-- PASSAGE TO READ --

..............................

The Canadian rock group, Rush, is certainly among the pantheon of the greatest rock bands of my youth. One song, whose lyrics are particularly poignant and more relevant today than ever, is Closer to the Heart. In it, Rush asserts that regardless of who one is or what one does on this planet, our job is to do it in a way that brings us closer to our own heart and to care for the hearts of others - actively. It is an exhortation to us all to be more compassionate towards others.
I have long believed that the purpose of life is to leave the place better than the way I found it. I don’t think this means that we all need to be making an impact in the world at the Nobel Peace Prize level. But that should not minimize or trivialize the effects of touching the hearts of the people in our lives, at home and at work, one at a time. The beautiful and simple Starfish Story by Loren Eisley illustrates my point:
One day a man was walking along the beach, when he noticed a boy hurriedly picking up and gently throwing things into the ocean.
Approaching the boy, he asked, “Young man, what are you doing?”

..............................

-- DATA PROVIDED --
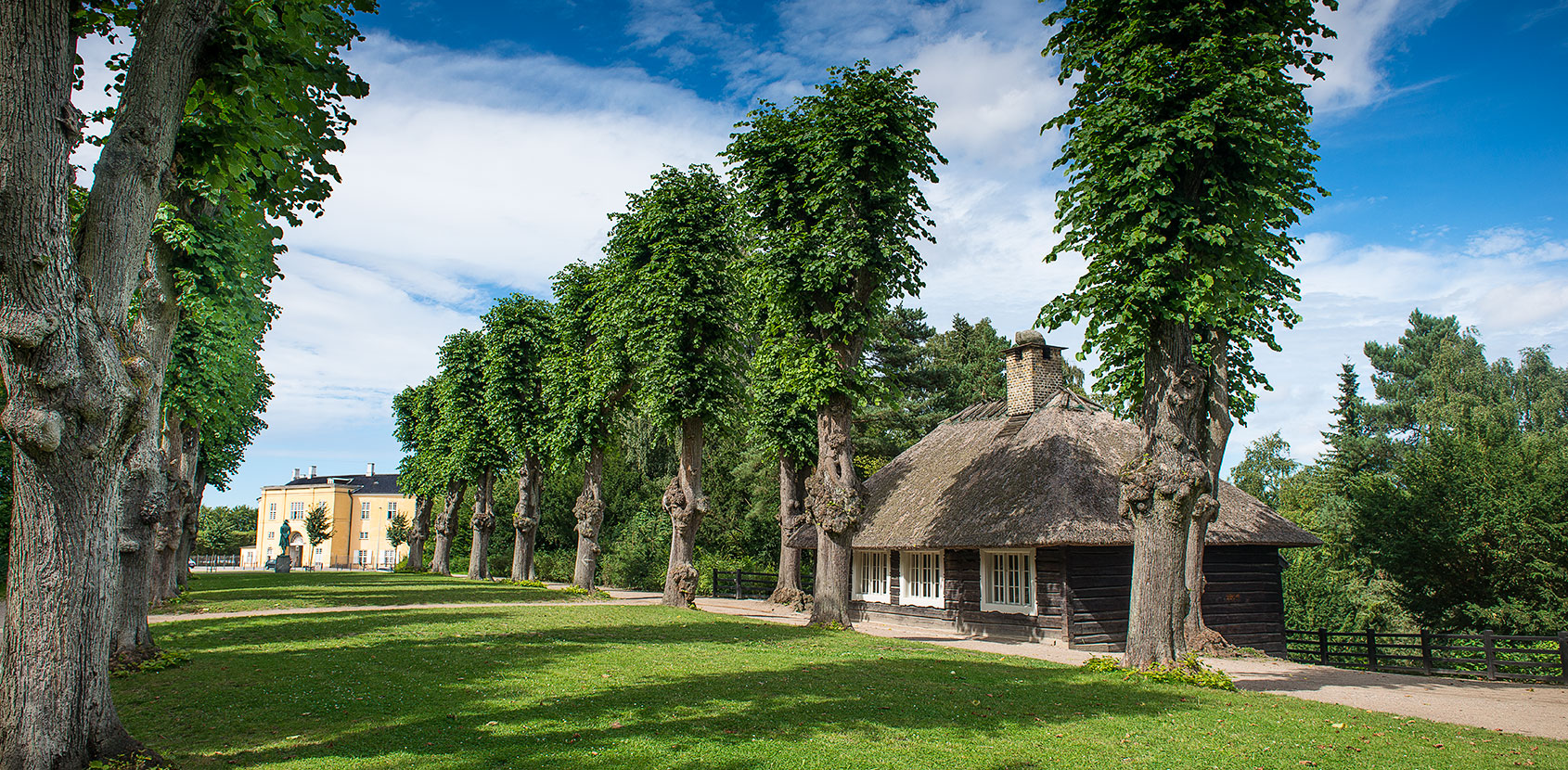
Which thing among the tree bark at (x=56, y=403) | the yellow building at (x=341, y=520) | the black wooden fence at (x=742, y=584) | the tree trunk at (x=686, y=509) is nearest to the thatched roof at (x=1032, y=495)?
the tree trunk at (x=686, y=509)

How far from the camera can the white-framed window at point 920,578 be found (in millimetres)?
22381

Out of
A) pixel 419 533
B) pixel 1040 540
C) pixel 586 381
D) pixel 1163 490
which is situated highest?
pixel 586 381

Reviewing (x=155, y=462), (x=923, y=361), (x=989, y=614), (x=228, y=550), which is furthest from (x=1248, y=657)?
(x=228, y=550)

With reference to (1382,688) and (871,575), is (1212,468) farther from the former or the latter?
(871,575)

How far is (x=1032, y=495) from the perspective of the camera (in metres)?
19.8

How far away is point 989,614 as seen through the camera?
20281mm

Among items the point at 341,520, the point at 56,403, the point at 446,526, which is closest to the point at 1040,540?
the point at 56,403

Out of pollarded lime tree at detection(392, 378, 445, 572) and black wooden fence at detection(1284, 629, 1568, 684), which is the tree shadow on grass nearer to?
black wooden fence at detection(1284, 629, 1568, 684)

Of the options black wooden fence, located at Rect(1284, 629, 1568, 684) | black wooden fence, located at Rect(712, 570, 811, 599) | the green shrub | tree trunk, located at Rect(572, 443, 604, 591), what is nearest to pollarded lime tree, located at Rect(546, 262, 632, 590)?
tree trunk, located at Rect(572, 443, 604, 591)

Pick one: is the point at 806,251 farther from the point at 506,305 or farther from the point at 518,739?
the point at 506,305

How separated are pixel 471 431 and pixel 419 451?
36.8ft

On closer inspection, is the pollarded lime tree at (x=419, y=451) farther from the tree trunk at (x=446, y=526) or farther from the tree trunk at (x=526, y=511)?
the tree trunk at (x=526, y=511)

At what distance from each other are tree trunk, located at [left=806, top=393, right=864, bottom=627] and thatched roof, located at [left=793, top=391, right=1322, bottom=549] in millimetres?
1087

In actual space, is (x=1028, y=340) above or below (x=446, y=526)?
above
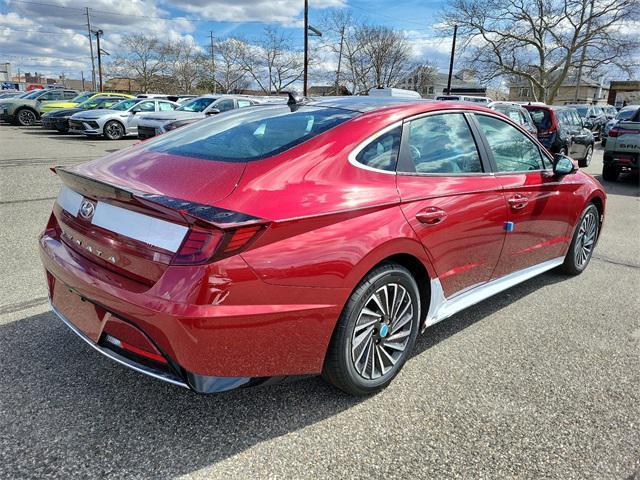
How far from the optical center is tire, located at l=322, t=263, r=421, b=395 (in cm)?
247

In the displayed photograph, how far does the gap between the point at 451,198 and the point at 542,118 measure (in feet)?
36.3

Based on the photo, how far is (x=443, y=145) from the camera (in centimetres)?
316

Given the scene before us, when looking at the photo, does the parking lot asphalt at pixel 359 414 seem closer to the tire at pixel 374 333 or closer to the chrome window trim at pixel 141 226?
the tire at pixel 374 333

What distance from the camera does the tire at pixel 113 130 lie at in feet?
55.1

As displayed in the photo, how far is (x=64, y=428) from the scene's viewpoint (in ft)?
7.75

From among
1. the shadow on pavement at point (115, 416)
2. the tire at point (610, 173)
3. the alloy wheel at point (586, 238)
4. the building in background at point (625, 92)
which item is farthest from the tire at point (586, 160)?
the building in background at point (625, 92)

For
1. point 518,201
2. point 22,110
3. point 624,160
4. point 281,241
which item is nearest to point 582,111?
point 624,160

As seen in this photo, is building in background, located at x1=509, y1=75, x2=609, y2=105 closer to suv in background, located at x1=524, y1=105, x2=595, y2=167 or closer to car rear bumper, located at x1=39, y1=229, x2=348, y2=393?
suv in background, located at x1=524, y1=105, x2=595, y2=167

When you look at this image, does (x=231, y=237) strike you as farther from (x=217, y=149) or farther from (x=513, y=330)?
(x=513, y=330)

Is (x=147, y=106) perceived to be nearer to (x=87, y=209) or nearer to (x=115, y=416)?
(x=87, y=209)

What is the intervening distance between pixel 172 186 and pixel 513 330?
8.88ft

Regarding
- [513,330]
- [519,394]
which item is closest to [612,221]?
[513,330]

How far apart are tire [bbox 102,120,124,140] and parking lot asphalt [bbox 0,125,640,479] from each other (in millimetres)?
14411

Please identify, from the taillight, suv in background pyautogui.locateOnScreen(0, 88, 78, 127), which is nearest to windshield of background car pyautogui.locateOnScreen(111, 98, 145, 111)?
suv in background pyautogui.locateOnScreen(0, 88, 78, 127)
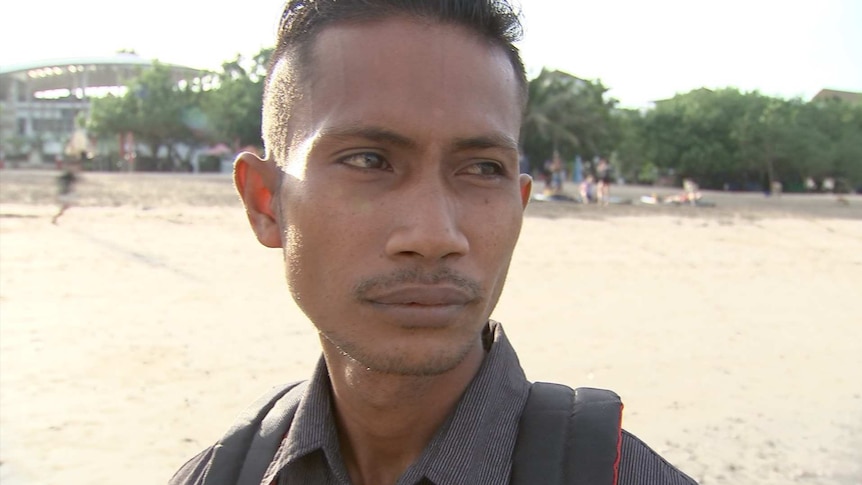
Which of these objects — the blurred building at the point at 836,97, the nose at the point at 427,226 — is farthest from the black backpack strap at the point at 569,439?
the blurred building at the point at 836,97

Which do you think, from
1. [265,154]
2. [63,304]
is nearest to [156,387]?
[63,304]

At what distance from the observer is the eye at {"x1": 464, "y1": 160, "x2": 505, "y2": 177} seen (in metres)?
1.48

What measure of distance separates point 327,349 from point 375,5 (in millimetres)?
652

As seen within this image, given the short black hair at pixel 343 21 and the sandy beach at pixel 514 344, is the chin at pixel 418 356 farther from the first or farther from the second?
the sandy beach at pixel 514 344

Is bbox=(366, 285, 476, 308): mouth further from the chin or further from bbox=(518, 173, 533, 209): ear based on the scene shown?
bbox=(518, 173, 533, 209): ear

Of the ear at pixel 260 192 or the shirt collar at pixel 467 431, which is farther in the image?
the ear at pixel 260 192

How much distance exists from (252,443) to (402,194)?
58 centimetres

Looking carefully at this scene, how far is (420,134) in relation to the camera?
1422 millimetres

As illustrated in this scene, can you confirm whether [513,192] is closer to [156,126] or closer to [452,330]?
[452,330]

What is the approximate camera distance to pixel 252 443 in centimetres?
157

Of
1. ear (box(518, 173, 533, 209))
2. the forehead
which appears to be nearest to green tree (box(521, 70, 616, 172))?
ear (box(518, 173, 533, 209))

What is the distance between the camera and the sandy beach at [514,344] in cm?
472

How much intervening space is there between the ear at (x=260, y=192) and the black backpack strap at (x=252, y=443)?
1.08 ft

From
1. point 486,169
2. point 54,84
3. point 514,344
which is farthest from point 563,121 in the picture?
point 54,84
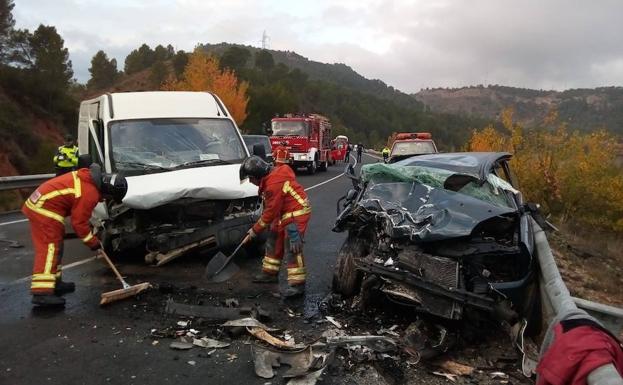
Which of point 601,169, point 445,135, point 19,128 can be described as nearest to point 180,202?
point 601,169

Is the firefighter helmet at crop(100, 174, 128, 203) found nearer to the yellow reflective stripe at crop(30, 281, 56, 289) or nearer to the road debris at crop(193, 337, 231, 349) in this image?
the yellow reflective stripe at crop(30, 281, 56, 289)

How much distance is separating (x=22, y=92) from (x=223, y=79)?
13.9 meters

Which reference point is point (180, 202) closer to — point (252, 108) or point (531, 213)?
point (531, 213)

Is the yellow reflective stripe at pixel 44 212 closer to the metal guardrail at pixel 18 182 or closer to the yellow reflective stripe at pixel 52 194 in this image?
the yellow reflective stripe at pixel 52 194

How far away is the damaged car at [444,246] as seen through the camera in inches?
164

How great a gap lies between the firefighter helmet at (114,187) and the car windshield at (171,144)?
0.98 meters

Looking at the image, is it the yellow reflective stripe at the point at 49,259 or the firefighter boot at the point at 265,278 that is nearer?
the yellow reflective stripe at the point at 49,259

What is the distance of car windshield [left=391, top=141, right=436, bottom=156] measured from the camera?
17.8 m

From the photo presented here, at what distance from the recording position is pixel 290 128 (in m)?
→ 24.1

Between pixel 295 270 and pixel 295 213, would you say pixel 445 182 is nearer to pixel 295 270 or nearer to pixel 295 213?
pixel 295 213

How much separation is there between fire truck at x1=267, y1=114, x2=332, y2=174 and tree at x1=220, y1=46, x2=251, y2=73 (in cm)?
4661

..............................

-- EXERCISE TASK 1 --
Please repeat the passage about Rush word for word, starting at "I have long" and ending at "into the ocean.".
-- EXERCISE TASK 2 --
How many lines of the listing contain the string "shadow"? Reply with the number alone.

-- CORRECT OUTPUT 1 --
I have long believed that the purpose of life is to leave the place better than the way I found it. I don’t think this means that we all need to be making an impact in the world at the Nobel Peace Prize level. But that should not minimize or trivialize the effects of touching the hearts of the people in our lives, at home and at work, one at a time. The beautiful and simple Starfish Story by Loren Eisley illustrates my point:
One day a man was walking along the beach, when he noticed a boy hurriedly picking up and gently throwing things into the ocean.

-- CORRECT OUTPUT 2 --
2